3,6 lactations à la réforme en moyenne
Parfois, jusqu’à 6 IA sont réalisées sur une femelle, « cela ne nous gêne pas. » Si certains éleveurs refusent d’inséminer des vaches qui ont eu 5 veaux, « pour nous, ce n’est pas un problème. Nous détenons une vingtaine de vaches à 5 lactations et plus. Cette année sans doute, nous allons avoir une dizaine de vaches qui vont dépasser les 100 000 L de production, même si ce n’est pas un objectif. Parfois, nous avons ‘la lactation de trop’. Par exemple, une de nos vaches de 11 ans a fait une hémorragie d’un trayon, mais nous assumons le risque car le gain économique grâce à la réduction du renouvellement est supérieur. »

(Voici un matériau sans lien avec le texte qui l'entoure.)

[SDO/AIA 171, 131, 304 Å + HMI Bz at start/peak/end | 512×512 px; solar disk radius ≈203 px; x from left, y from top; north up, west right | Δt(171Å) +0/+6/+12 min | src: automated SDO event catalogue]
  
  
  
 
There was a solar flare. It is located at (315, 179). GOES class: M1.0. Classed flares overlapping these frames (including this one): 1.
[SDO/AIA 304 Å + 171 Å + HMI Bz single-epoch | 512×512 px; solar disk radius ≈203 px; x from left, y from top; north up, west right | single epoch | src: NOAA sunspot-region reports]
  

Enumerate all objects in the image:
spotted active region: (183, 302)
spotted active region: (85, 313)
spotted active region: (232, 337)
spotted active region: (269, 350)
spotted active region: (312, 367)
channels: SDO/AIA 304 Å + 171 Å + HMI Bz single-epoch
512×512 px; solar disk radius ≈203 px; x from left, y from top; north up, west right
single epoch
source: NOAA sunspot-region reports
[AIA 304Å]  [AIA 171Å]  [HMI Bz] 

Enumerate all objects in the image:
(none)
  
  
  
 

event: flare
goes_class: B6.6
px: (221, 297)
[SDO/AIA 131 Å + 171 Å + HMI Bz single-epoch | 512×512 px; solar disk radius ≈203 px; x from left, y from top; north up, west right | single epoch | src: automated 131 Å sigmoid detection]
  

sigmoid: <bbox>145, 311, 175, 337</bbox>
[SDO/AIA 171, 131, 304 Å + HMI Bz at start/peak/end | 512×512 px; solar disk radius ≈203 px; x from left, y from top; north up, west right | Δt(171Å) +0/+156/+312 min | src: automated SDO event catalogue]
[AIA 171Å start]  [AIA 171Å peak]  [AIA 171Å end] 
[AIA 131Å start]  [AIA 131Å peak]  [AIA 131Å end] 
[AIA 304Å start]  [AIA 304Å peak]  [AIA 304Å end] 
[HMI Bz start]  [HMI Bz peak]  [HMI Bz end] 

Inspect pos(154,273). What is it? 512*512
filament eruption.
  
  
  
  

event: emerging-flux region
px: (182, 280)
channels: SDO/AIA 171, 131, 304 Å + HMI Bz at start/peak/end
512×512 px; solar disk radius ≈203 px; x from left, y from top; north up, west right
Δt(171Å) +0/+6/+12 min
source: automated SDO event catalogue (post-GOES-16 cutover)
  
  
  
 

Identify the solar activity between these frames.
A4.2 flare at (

« Pas de peur de manque de génisses »
Notre objectif de taux de renouvellement est de 20 % ; l’an passé, il est même descendu à 16 %. Manquer de génisses peut être une crainte sur des exploitations. « Si cela nous arrive, on garde des vaches en production un peu plus longtemps, on insémine un peu plus en Prim’Holstein, voire on perd un peu de lait. Nous n’achetons jamais à l’extérieur, pour des raisons sanitaires. »
17 kg/jour de vie
Les associés ne réforment pas non plus les vaches en première lactation sur critère de production. « Nous savons qu’en 2e ou 3e lactation, une vache dépasse les 10 000 kg. » Sur l’élevage, l’excellente performance de longévité se traduit au travers de la production de 17 kg/jour de vie des vaches réformées : un critère qui combine l’âge au premier vêlage (24 mois sur la ferme), la production, le nombre de lactations, l’intervalle vêlage-vêlage.
Agnès Cussonneau
Allonger les lactations
Désormais, « le sujet de l’allongement des lactations nous intéresse pour produire moins de veaux. Mais cela reste un pilotage à l’animal. Certaines de nos vaches, sur 600 jours, ont produit 30 kg/jour de moyenne. Sur une lactation, des vaches ont fourni 20 000 kg. Sur les primipares, on allonge plus facilement la lactation, pour beaucoup jusqu’à 400 jours », ajoute l’agriculteur.La bonne performance économique de l’EARL Bertot est mise en exergue dans les 3 groupes lait auxquels les éleveurs participent, au niveau départemental, régional et national. Lors d’un voyage aux Pays-Bas, Félix Bertot a pu constater la forte hausse du nombre de lactations à la réforme dans ce pays. Ils ont gagné une lactation en 3 ans, passant à environ 4 lactations/vache réformée, notamment du fait des contraintes environnementales et de la pression sociale sur les émissions de GES et le bien-être des animaux.